Task to complete: Produce one exact copy of the records, no pictures.

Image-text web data
Content starts

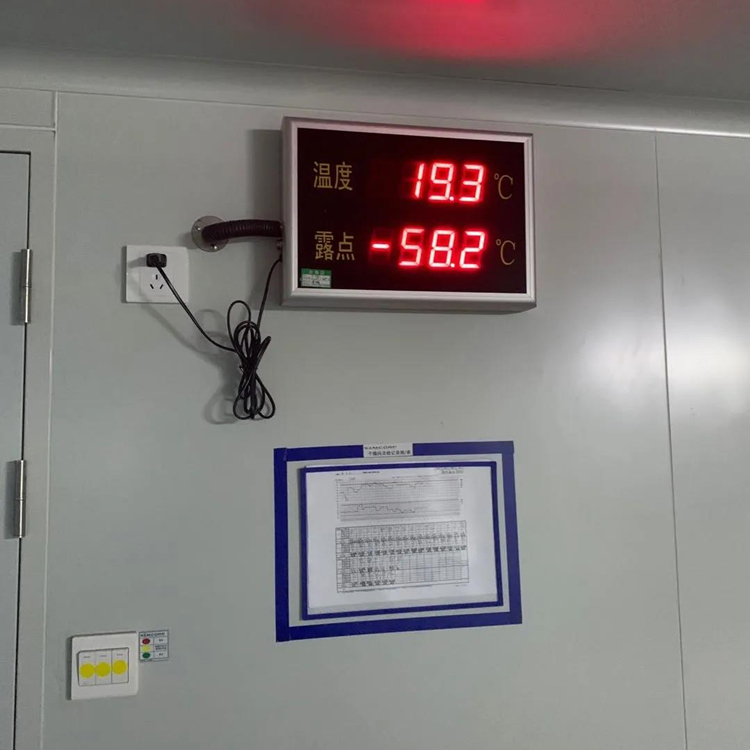 鋰電池生產(chǎn)用轉(zhuǎn)輪除濕機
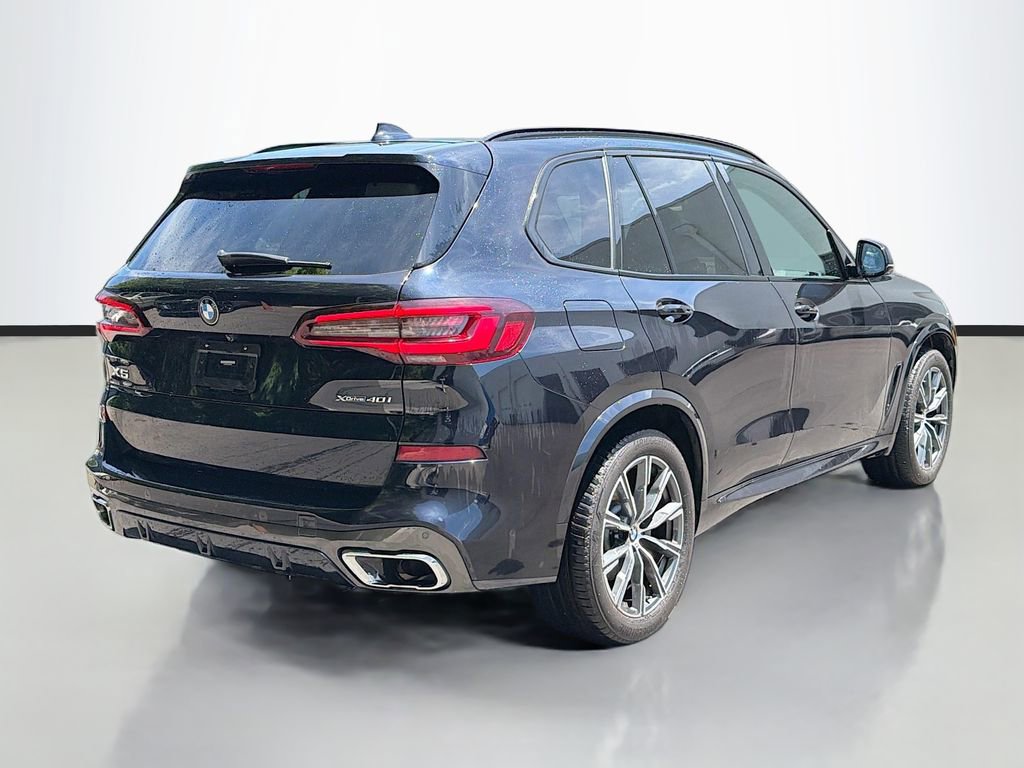 Used 2021 BMW X5 xDrive40i w/ M Sport Package AWD/4WD image 5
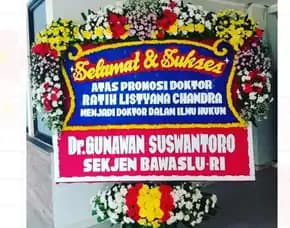 Jual Karangan Bunga Papan Lamongan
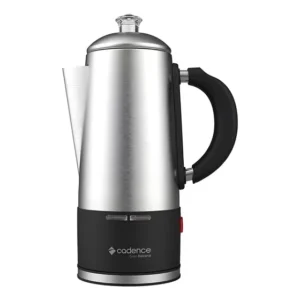Cafeteira Cadence Italiana Gran Inox 1,5l Caf120 - 127v Aço Inoxidável 127v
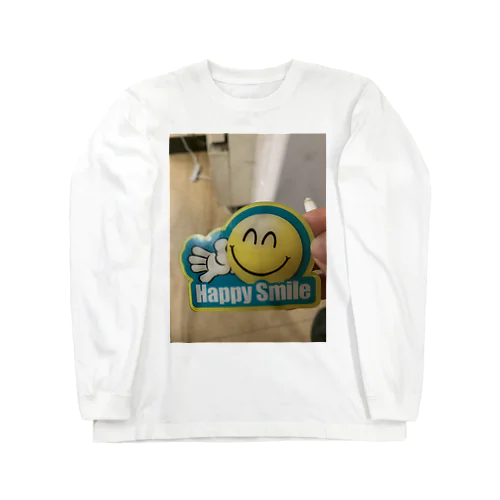 ハッビースマイル Long Sleeve T-Shirt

Content ends

The answer:
 鋰電池生產(chǎn)用轉(zhuǎn)輪除濕機
 Used 2021 BMW X5 xDrive40i w/ M Sport Package AWD/4WD image 5
 Jual Karangan Bunga Papan Lamongan
Cafeteira Cadence Italiana Gran Inox 1,5l Caf120 - 127v Aço Inoxidável 127v
 ハッビースマイル Long Sleeve T-Shirt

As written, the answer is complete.